High-Yield Problem Types and Final Tips
The recurring JEE patterns are: a rod pivoted at one end and released (combine torque and energy), a collision between a particle and a rotating body (angular momentum conservation), and rolling-down-incline comparisons. Drill ten problems of each type and the exam questions will feel familiar. Always set up your axis carefully — choosing the axis through the point of contact often eliminates unknown friction forces from the torque equation entirely.
Finally, connect this topic to collisions and centre of mass, because the most demanding JEE questions blend linear and angular conservation in a single problem. Master both and rotational mechanics becomes one of your most reliable scoring zones.
Common Mistakes to Avoid
The most frequent error in this topic is conflating torque about different axes. Torque is always defined relative to a chosen point or axis, and a force that produces large torque about one point may produce none about another. Always state your axis explicitly before writing the torque equation, and keep it fixed throughout the problem. A second common slip is forgetting that for a rolling body the friction force can act either up or down the incline depending on the situation, so resolve it rather than assuming a direction.

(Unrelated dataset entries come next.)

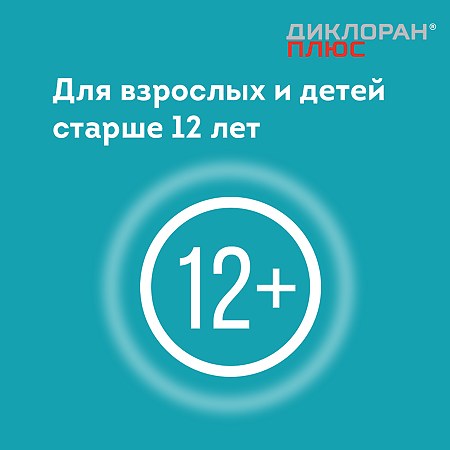 ДИКЛОРАН®
ПЛЮС

Для взрослых и детей старше 12 лет

12+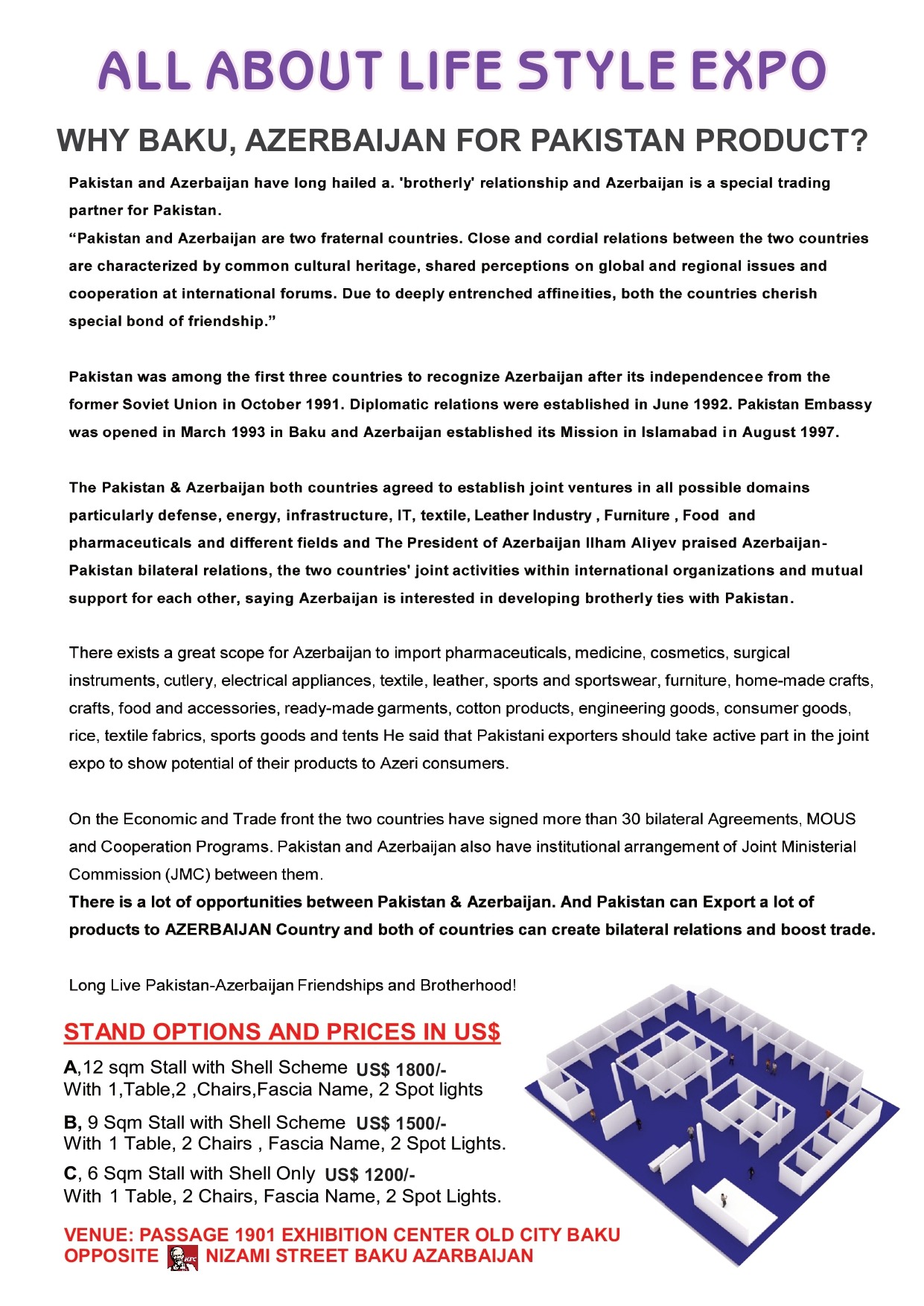 ALL ABOUT LIFE STYLE EXPO

WHY BAKU, AZERBAIJAN FOR PAKISTAN PRODUCT?

Pakistan and Azerbaijan have long hailed a. 'brotherly' relationship and Azerbaijan is a special trading partner for Pakistan.
“Pakistan and Azerbaijan are two fraternal countries. Close and cordial relations between the two countries are characterized by common cultural heritage, shared perceptions on global and regional issues and cooperation at international forums. Due to deeply entrenched affineities, both the countries cherish special bond of friendship.”

Pakistan was among the first three countries to recognize Azerbaijan after its independencee from the former Soviet Union in October 1991. Diplomatic relations were established in June 1992. Pakistan Embassy was opened in March 1993 in Baku and Azerbaijan established its Mission in Islamabad in August 1997.

The Pakistan & Azerbaijan both countries agreed to establish joint ventures in all possible domains particularly defense, energy, infrastructure, IT, textile, Leather Industry , Furniture , Food and pharmaceuticals and different fields and The President of Azerbaijan Ilham Aliyev praised Azerbaijan-Pakistan bilateral relations, the two countries' joint activities within international organizations and mutual support for each other, saying Azerbaijan is interested in developing brotherly ties with Pakistan.

There exists a great scope for Azerbaijan to import pharmaceuticals, medicine, cosmetics, surgical instruments, cutlery, electrical appliances, textile, leather, sports and sportswear, furniture, home-made crafts, crafts, food and accessories, ready-made garments, cotton products, engineering goods, consumer goods, rice, textile fabrics, sports goods and tents He said that Pakistani exporters should take active part in the joint expo to show potential of their products to Azeri consumers.

On the Economic and Trade front the two countries have signed more than 30 bilateral Agreements, MOUS and Cooperation Programs. Pakistan and Azerbaijan also have institutional arrangement of Joint Ministerial Commission (JMC) between them.
There is a lot of opportunities between Pakistan & Azerbaijan. And Pakistan can Export a lot of products to AZERBAIJAN Country and both of countries can create bilateral relations and boost trade.

Long Live Pakistan-Azerbaijan Friendships and Brotherhood!

STAND OPTIONS AND PRICES IN US$

A,12 sqm Stall with Shell Scheme US$ 1800/-
With 1,Table,2 ,Chairs,Fascia Name, 2 Spot lights

B, 9 Sqm Stall with Shell Scheme US$ 1500/-
With 1 Table, 2 Chairs , Fascia Name, 2 Spot Lights.

C, 6 Sqm Stall with Shell Only US$ 1200/-
With 1 Table, 2 Chairs, Fascia Name, 2 Spot Lights.

VENUE: PASSAGE 1901 EXHIBITION CENTER OLD CITY BAKU
OPPOSITE KFC NIZAMI STREET BAKU AZARBAIJAN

Students also routinely mishandle units and the direction of angular vectors. Angular velocity, angular momentum, and torque are all vector quantities whose directions follow the right-hand rule, and ignoring their vector nature leads to sign errors in conservation problems. Practise writing every rotational quantity as a vector in three-dimensional problems, and the seemingly abstract cross-product definitions will become concrete tools rather than memorised formulas.